К тому же, как справедливо отмечают специалисты, история Робинзона - это еще и история развития человечества от варварства к цивилизации. Правы ученые, подчеркивающие, что Робинзон изолирован не от цивилизации, но от сложившихся общественных отношений, строит их сам и заново на принципах веротерпимости (см. историю колонии Робинзона). Необходимо осмыслить также и функцию образ Пятницы - другого варианта "естественного человека", проследить, как развивается в романе тема воспитания и обучения - одна из центральных в литературе Просвещения.

Для более полного представления о романном творчестве Дефо полезно познакомиться и с более поздними сочинениями писателя, примыкающими к традиции социально-психологического романа рококо ("Молль Флендерс", "Роксана"). Подумайте и над тем, действительно ли история "счастливой куртизанки" Роксаны так назидательно трагична, как об этом пишут наши литературоведы [63], какую функцию выполняют незавершенность фабулы, обманчивые перспективы дельнейшего развития событий. Важно учесть и суждения о романистике Дефо у исследователей теории романа как жанра, исторической поэтики романа - это позволит яснее представить то значение, которое имеет романная проза Дефо в жанровой эволюции романа Нового времени.

──────────

ПИСЬМЕННЫЕ ЗАДАНИЯ —
• A. Перепишите из текста о романах Дефо отрывок между словами «Для более полного» и «романа Нового времени.», включая их самих.
• B. Соответствуют ли тексту о романах Дефо утверждения ниже? Для каждого ответьте «да» или «нет» и дословно приведите слова текста, которые это решают: (i) Робинзон изолирован от цивилизации; (ii) тема воспитания и обучения — одна из центральных в литературе Просвещения; (iii) «Молль Флендерс» и «Роксана» примыкают к традиции социально-психологического романа рококо.

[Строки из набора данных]

──────────

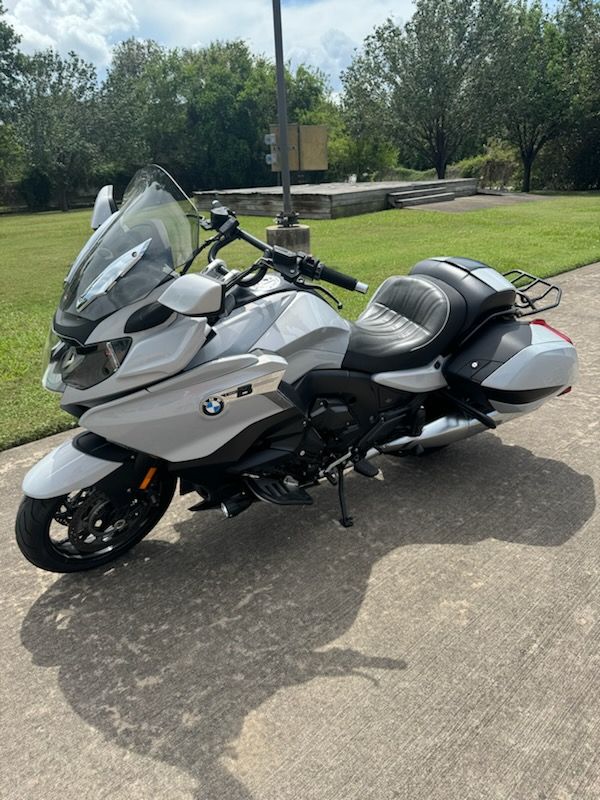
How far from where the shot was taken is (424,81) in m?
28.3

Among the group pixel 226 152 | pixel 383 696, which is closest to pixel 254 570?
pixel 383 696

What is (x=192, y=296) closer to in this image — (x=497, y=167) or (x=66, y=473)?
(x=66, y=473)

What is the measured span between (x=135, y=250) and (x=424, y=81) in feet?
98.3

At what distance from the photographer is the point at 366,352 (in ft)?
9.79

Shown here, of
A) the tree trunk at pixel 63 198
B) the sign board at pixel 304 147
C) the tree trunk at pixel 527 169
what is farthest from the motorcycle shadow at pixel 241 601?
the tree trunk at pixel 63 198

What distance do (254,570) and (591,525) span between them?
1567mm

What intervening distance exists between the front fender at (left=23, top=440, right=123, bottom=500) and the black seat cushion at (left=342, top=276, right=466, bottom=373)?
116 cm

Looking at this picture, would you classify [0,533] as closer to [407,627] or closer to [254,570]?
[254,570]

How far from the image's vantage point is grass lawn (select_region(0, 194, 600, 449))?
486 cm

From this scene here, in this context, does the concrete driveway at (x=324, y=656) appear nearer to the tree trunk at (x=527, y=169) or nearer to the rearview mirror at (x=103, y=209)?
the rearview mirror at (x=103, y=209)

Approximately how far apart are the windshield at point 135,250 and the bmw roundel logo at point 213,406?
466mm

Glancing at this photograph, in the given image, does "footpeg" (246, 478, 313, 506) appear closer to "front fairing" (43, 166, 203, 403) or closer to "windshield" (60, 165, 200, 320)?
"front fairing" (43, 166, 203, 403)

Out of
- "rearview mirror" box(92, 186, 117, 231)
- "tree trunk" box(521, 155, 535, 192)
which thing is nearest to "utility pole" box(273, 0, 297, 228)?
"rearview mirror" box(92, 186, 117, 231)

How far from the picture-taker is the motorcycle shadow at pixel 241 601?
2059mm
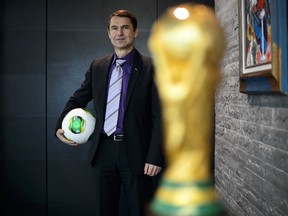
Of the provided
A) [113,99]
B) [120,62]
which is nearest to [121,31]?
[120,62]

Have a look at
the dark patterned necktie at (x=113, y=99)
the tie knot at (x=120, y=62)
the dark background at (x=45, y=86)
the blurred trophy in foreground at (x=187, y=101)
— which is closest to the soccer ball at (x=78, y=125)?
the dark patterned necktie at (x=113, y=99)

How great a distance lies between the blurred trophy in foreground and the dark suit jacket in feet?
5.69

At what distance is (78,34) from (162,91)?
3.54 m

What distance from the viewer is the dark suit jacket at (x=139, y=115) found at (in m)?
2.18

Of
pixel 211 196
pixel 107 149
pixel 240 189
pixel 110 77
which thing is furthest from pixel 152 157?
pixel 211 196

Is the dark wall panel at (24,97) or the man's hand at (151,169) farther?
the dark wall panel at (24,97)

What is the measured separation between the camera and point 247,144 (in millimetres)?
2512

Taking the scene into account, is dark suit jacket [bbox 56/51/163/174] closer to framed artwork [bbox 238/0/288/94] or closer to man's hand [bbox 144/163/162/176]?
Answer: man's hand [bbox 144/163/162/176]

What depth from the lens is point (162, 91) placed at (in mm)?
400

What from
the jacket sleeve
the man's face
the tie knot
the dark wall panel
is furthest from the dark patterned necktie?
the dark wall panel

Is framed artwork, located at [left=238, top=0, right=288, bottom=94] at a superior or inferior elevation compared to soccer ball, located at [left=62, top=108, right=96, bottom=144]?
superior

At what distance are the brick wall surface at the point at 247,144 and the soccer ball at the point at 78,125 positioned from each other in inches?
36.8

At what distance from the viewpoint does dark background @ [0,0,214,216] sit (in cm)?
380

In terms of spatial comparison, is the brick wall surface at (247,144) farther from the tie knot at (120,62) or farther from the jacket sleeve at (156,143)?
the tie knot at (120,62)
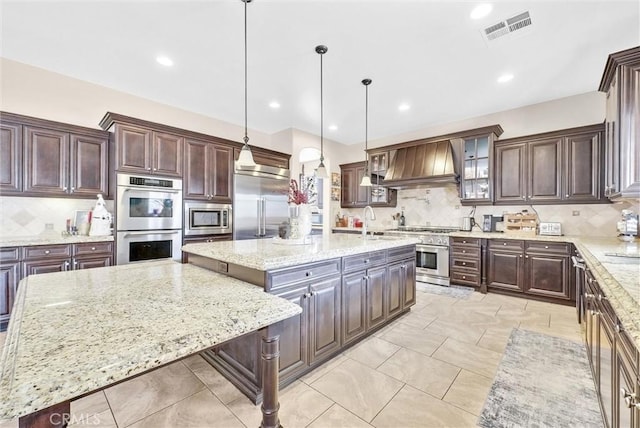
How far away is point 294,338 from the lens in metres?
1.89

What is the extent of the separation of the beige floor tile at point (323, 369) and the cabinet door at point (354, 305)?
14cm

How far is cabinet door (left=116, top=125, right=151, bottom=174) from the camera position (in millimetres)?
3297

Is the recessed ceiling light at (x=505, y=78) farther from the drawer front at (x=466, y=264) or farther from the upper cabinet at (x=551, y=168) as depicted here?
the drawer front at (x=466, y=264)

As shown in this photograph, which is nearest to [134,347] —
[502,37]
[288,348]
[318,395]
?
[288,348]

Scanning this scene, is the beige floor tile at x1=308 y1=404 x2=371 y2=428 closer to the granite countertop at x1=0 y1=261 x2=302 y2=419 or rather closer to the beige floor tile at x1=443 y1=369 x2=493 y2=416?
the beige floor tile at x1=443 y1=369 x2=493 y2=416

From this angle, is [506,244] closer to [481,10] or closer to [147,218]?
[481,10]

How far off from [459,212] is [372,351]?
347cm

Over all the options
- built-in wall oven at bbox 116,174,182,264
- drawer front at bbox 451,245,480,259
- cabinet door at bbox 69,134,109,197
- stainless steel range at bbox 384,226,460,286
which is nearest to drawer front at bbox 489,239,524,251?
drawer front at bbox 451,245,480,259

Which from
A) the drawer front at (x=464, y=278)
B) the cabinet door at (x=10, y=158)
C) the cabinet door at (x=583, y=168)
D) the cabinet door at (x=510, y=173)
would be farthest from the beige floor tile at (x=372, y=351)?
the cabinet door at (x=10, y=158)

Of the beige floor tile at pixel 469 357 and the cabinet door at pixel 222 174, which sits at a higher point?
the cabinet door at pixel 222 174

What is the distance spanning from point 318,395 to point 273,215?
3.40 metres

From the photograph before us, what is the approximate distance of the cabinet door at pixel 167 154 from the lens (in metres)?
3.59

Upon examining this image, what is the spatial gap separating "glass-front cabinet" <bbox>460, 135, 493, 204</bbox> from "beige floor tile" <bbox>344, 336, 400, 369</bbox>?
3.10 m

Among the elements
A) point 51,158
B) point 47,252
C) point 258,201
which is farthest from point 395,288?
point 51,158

──────────

ОТВЕТЫ ПО ЗАДАНИЯМ —
• A.
Для более полного представления о романном творчестве Дефо полезно познакомиться и с более поздними сочинениями писателя, примыкающими к традиции социально-психологического романа рококо ("Молль Флендерс", "Роксана"). Подумайте и над тем, действительно ли история "счастливой куртизанки" Роксаны так назидательно трагична, как об этом пишут наши литературоведы [63], какую функцию выполняют незавершенность фабулы, обманчивые перспективы дельнейшего развития событий. Важно учесть и суждения о романистике Дефо у исследователей теории романа как жанра, исторической поэтики романа - это позволит яснее представить то значение, которое имеет романная проза Дефо в жанровой эволюции романа Нового времени.

• B.
(i) Нет: «Робинзон изолирован не от цивилизации, но от сложившихся общественных отношений».
(ii) Да: «тема воспитания и обучения - одна из центральных в литературе Просвещения».
(iii) Да: «примыкающими к традиции социально-психологического романа рококо ("Молль Флендерс", "Роксана")».